Como todo começo de temporada, That Hope Is You, Part 1 tinha a obrigação de não só estabelecer a premissa da história a ser seguida, como também situar o espectador. É algo padrão e sempre esperado. Claro que, no caso de Discovery, a mudança completa de status quo acrescentava um elemento a mais, pois catapultar uma série para aonde nenhuma outra jamais foi, ou seja, 930 anos no futuro, poderia estabelecer uma tábula rasa completa, com regras e premissas novas para serem desenvolvidas ao longo dos episódios.
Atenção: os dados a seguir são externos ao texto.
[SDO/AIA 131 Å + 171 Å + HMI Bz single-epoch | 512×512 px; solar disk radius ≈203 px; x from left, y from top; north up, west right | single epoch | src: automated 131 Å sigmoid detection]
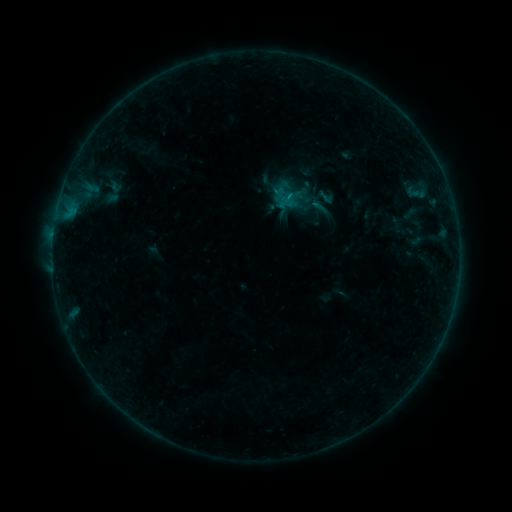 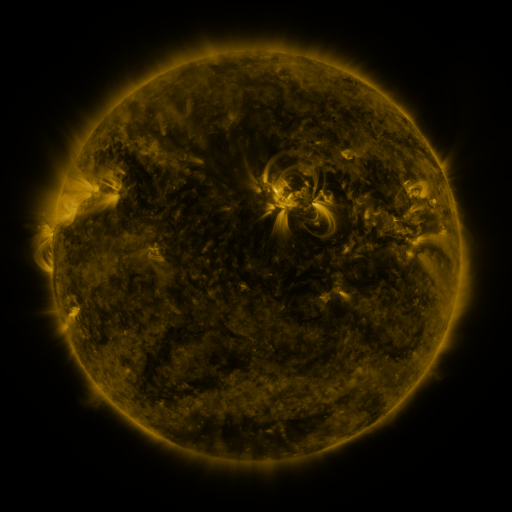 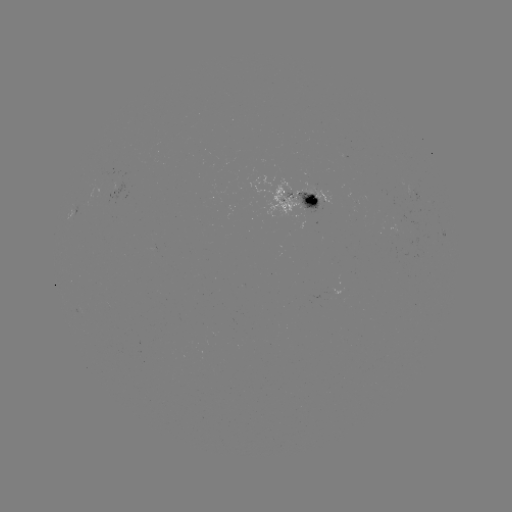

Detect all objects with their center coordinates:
sigmoid: (281, 184, 304, 206)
Esse pulo temporal talvez sirva para aqueles que sempre viram a série como uma anomalia inaceitável no universo Star Trek tenham um pouco mais de paciência para ela já que esse futuro é o mais para a frente que qualquer obra da franquia já foi, mas desconfio que, lá no fundo, os resmungões continuarão resmungões, pelo que não há muito o que fazer. Meu receio maior é que o distanciamento de centenas de anos fosse criar ambientes tão estranhos que a temporada toda seria usada para navegar por esses meandros, deixando a história em segundo plano.

E o primeiro episódio deixou-me com sentimentos conflituosos. Gostei muito do fato de Michelle Paradise, Jenny Lumet e Alex Kurtzman terem escrito um roteiro que espertamente reduz a magnitude do ocorrido ao final da temporada anterior à aclimatação da comandante Michael Burnham a esse futuro, sem sequer a tecnologia do Anjo Vermelho já que ela envia a armadura para um último show de fogos de artifício como havia prometido a seu irmão. Saindo do buraco de minhoca para chocar-se com uma nave, com ambos caindo no planeta, ela e o inicialmente misterioso e arredio Cleveland “Book” Booker (David Ajala) precisam unir-se para conseguir dilítio para a nave. Em outras palavras, uma missão simples e objetiva que claramente tem como escopo apresentar a Michael e, claro, aos espectadores, um pouco das circunstância e tecnologias desse futuro. A Discovery? Bem, ela está em local e/ou tempo incerto e não sabido e permanece assim até o final.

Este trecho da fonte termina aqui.